** BEGIN Records supplied **

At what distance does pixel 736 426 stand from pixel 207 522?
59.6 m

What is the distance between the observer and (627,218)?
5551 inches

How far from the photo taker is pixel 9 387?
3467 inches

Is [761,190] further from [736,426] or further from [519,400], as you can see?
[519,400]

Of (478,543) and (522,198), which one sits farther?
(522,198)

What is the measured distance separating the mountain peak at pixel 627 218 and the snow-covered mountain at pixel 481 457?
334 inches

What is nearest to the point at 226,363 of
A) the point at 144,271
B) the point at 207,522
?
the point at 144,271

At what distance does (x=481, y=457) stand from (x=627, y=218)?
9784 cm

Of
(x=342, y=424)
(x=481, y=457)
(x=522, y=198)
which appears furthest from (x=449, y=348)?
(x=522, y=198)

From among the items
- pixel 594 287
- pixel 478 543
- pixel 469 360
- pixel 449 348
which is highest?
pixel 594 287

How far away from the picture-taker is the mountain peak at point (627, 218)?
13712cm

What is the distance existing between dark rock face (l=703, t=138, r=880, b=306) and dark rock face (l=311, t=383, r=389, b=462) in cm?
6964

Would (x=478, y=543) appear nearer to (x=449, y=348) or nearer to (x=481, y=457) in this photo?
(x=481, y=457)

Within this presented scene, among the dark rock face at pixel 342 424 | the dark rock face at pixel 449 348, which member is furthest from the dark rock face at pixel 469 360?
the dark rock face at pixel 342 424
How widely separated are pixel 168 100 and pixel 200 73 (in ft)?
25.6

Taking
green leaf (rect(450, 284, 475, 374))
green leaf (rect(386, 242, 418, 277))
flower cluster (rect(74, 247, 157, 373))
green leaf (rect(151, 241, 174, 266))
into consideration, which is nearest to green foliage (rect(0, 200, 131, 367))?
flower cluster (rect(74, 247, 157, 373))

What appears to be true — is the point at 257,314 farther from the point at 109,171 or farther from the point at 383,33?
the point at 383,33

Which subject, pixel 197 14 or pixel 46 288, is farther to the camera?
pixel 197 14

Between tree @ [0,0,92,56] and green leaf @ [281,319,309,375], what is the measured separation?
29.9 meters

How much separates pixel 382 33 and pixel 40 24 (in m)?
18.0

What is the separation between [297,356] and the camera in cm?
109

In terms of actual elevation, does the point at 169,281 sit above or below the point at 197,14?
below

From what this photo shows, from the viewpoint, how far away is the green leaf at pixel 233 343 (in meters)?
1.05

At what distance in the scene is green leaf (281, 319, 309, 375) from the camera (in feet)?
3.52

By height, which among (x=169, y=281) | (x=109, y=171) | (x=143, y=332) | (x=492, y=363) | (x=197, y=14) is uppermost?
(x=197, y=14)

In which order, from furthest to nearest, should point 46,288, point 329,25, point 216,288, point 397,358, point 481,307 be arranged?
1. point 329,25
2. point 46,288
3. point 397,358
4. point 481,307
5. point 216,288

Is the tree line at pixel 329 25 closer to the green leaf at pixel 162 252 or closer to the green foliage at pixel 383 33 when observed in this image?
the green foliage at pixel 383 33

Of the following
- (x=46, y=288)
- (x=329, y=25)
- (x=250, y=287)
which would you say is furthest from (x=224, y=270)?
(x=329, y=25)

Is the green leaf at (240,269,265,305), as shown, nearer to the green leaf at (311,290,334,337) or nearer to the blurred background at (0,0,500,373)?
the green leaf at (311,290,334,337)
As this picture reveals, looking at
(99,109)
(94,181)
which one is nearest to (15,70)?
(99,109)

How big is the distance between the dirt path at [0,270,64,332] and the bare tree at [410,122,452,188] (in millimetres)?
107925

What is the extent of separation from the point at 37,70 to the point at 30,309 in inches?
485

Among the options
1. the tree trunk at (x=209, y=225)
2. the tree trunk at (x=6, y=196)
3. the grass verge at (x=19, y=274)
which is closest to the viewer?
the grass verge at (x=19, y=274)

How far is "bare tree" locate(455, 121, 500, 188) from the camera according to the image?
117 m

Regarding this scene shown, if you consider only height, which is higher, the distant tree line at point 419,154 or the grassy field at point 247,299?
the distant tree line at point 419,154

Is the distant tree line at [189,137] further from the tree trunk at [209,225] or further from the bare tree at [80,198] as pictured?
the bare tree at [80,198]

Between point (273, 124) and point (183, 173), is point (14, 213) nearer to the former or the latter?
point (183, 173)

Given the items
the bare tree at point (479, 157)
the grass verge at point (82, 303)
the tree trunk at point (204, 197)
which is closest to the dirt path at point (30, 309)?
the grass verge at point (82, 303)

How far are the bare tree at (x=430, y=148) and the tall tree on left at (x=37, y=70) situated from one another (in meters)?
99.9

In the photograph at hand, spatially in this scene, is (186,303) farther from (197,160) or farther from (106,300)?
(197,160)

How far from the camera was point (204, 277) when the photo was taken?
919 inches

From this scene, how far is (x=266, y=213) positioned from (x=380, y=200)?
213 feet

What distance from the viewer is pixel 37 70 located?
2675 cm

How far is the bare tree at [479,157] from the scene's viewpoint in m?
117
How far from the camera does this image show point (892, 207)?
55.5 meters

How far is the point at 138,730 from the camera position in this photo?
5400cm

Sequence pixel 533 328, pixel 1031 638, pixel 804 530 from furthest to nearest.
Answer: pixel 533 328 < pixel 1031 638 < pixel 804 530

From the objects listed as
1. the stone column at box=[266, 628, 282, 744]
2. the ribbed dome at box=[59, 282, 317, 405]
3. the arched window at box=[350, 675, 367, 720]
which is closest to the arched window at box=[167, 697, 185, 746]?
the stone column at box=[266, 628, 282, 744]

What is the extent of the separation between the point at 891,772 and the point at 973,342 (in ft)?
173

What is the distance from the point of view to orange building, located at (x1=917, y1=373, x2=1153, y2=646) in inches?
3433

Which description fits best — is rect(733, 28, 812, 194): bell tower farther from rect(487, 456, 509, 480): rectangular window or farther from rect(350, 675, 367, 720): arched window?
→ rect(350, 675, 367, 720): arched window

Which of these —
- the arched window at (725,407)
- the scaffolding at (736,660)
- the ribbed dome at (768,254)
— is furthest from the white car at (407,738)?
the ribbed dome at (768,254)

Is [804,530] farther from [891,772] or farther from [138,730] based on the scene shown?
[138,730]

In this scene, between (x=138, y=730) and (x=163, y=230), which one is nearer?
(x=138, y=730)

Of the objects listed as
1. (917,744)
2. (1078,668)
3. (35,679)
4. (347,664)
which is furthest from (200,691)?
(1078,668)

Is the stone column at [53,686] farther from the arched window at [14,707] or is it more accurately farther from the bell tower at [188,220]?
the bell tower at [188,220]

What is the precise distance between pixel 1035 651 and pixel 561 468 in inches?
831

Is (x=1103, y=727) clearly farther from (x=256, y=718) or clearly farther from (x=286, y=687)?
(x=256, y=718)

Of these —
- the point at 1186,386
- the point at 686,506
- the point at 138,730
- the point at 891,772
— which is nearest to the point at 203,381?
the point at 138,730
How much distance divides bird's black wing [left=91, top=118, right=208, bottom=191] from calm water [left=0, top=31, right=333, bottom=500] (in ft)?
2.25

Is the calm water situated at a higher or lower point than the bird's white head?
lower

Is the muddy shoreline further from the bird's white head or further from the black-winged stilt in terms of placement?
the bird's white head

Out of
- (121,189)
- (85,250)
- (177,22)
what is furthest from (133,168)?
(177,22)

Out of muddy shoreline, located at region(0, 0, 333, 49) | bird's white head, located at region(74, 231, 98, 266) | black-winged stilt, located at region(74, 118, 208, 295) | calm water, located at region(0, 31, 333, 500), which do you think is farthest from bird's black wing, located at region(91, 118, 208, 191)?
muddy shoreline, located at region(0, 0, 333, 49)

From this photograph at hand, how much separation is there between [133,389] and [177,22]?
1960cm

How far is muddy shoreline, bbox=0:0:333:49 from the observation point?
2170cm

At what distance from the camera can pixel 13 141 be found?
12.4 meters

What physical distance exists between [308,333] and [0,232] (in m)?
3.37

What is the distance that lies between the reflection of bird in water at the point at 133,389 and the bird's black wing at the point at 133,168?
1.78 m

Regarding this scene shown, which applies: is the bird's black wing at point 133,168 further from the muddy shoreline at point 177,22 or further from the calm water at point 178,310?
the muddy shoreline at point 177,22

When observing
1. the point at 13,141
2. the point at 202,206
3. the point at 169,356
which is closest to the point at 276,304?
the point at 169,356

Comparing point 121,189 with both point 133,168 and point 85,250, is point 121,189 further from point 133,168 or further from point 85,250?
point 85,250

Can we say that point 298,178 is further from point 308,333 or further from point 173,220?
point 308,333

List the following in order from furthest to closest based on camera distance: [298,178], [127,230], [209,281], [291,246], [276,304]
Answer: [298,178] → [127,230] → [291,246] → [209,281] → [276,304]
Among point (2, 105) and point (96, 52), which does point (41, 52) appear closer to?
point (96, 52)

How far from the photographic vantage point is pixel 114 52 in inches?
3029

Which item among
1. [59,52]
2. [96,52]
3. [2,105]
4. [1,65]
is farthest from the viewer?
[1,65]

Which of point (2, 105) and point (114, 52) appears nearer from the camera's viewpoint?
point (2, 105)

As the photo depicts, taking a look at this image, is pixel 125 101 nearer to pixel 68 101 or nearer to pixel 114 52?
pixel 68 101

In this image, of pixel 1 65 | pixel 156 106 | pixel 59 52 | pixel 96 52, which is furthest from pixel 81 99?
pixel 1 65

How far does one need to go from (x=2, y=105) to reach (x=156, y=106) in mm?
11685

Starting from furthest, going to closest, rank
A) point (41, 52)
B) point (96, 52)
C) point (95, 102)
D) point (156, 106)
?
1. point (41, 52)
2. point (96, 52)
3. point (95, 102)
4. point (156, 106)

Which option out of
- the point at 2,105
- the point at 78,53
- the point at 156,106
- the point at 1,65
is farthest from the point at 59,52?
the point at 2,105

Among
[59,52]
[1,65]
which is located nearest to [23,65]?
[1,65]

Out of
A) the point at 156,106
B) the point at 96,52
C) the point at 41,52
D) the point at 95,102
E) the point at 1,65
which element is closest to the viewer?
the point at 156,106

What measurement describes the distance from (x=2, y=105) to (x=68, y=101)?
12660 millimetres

** END Records supplied **

Request: Only the lines from the one that contains "As the photo" to the end of the entries above should be given again, exactly and in full.

Worked solution:
As the photo depicts, taking a look at this image, is pixel 125 101 nearer to pixel 68 101 or nearer to pixel 114 52?
pixel 68 101

In this image, of pixel 1 65 | pixel 156 106 | pixel 59 52 | pixel 96 52, which is furthest from pixel 81 99?
pixel 1 65

How far does one need to go from (x=2, y=105) to reach (x=156, y=106) in mm?
11685

Starting from furthest, going to closest, rank
A) point (41, 52)
B) point (96, 52)
C) point (95, 102)
D) point (156, 106)
?
1. point (41, 52)
2. point (96, 52)
3. point (95, 102)
4. point (156, 106)

Which option out of
- the point at 2,105
- the point at 78,53
- the point at 156,106
- the point at 1,65
is farthest from the point at 59,52?
the point at 2,105

Among
[59,52]
[1,65]
which is located nearest to [23,65]?
[1,65]

Out of
A) the point at 156,106
B) the point at 96,52
C) the point at 41,52
D) the point at 95,102
E) the point at 1,65
which element is closest to the viewer?
the point at 156,106

What measurement describes the distance from (x=2, y=105) to (x=68, y=101)?
12660 millimetres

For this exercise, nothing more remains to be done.